Desmentían, además, las versiones edulcoradas de algunos autores afectos sobre «el oro de Negrín», acogidos por las casas editoras que cerraba sus puertas a Olaya Morales. Pese a que fueron enviados ejemplares a los columnistas de mayor nombradía entonces, ninguno se hizo eco. Tampoco los medios de ámbito nacional a los que remití resúmenes de ambos libros, de cuyo alcance sólo quedó constancia en este Boletín en un artículo firmado por mí, y en Cuadernos de Encuentros, publicación en la que el profesor Juan Velarde Fuertes consideraba el trabajo realizado por Olaya Morales como el más serio, documentado, objetivo y esclarecedor de lo publicado hasta entonces acerca del expolio frentepopulista. Un autor al que, como ocurre con Pío Moa, difícilmente se le puede acusar de afecciones franquistas.
Francisco Olaya Morales fue un activo miembro de la CNT, tomó el camino del exilio, se instaló en París y fruto de veinte años de investigación en archivos extranjeros y españoles fue su primer libro. Pero restaba bastante por explorar y perseveró en la tarea durante los años siguientes. Su tercer libro, casi 600 páginas, profundiza aún más en las dimensiones del expolio, en la corrupción que caracterizó compras y ventas, la culpabilidad de los principales políticos de la época, en particular Negrín y Prieto, la participación de los nacionalismos catalán y vascongado en la rapiña y la sórdida trastienda del Puerto de Arrebatacapas en que se convirtió el reparto de los bienes sustraídos. Todavía quedan no pocos rabos por desollar de esta monstruosa historia en la que el PSOE tuvo una destacada participación y hace saltar por los aires el cínico lema electoralista de «Cien años de honradez».

MATERIAL
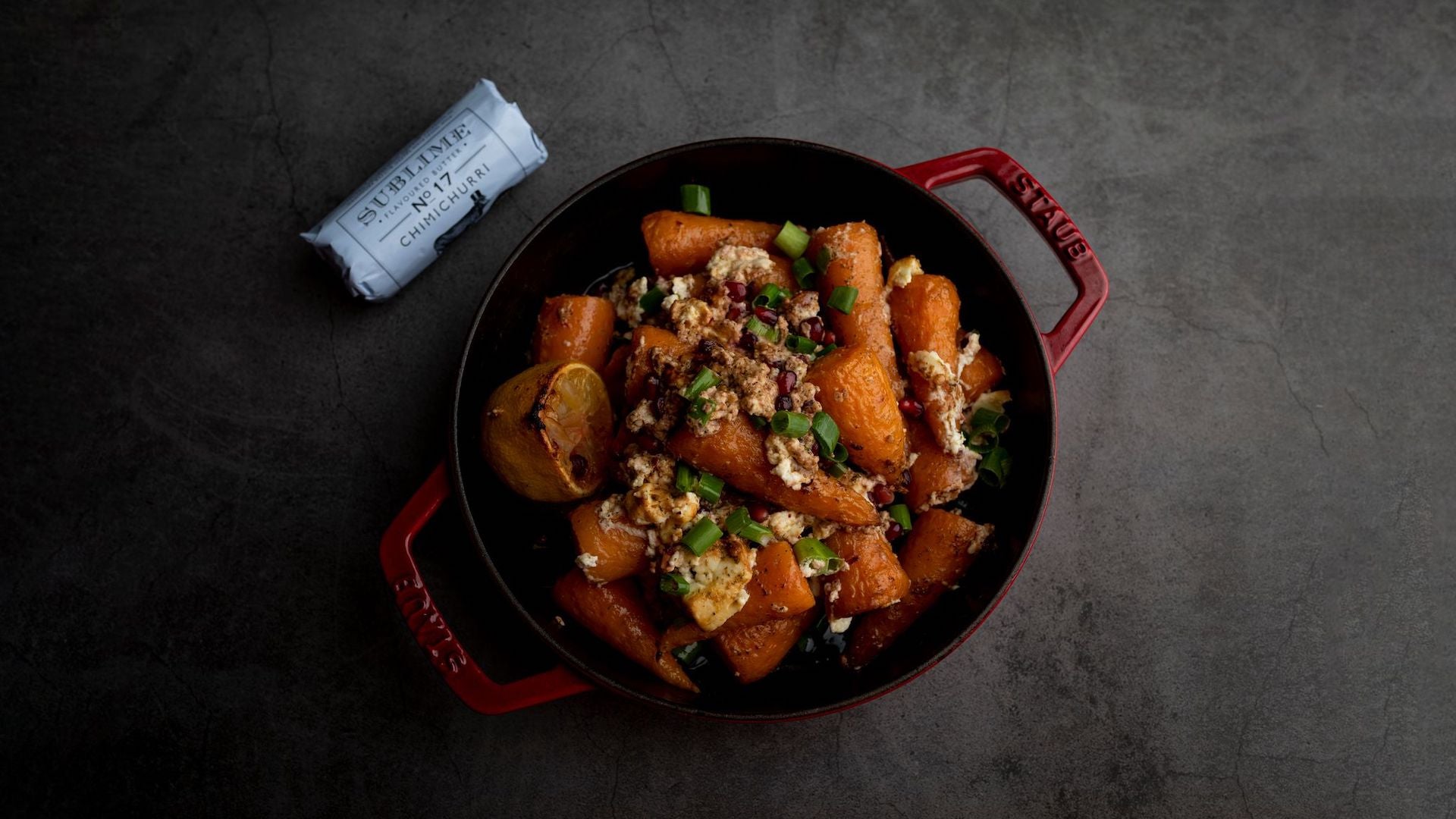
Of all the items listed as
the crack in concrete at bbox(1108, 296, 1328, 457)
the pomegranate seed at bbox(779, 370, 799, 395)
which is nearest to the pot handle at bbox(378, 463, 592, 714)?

QUÉ HACER
Continúa el fragmento sobre los libros de Francisco Olaya Morales a partir de su última frase.

RESULTADO
Advierte Olaya Morales que «la investigación histórica responsable ha tenido que afrontar dificultades insuperables, agravadas por la precipitación comercial». Sus depositarios destruyeron muchos archivos; el exilio, la Segunda Guerra Mundial y las dispersión de los fondos documentales favorecieron nuevas destrucciones, desaparecieron sin dejar rastro o se desparramaron por el mundo sin que hayan podido recuperarse los que más tarde fueron localizados. Lo sustancial de la investigación en lo archivos españoles lo realizó Olaya Morales tras la muerte de Franco. Resulta expresivo lo que escribe respecto de las dificultades a las que hizo frente: «Por curioso que pueda parecer, la mayor parte de los archivos confiscados por el gobierno franquista, han desaparecido, sin poder aclararse los momentos ni las circunstancias». Anotación que me hace recordar el apremio de los «democratizadores, en limpiar selectivamente los archivos de muy variados organismos, entre ellos los del ministerio de Interior. ¿No responderá a parejos afanes de ocultación empeño de la Generalidad catalana en que le sean devueltos los fondos que consideran suyos del Archivo de la Guerra Civil salmantino? Es obvio que para montar el esperpento de la unilateral y facciosa «memoria histórica», impulsado por Rodríguez, resulta imprescindible borrar la que pone al descubierto su sangrienta y corrupta catadura.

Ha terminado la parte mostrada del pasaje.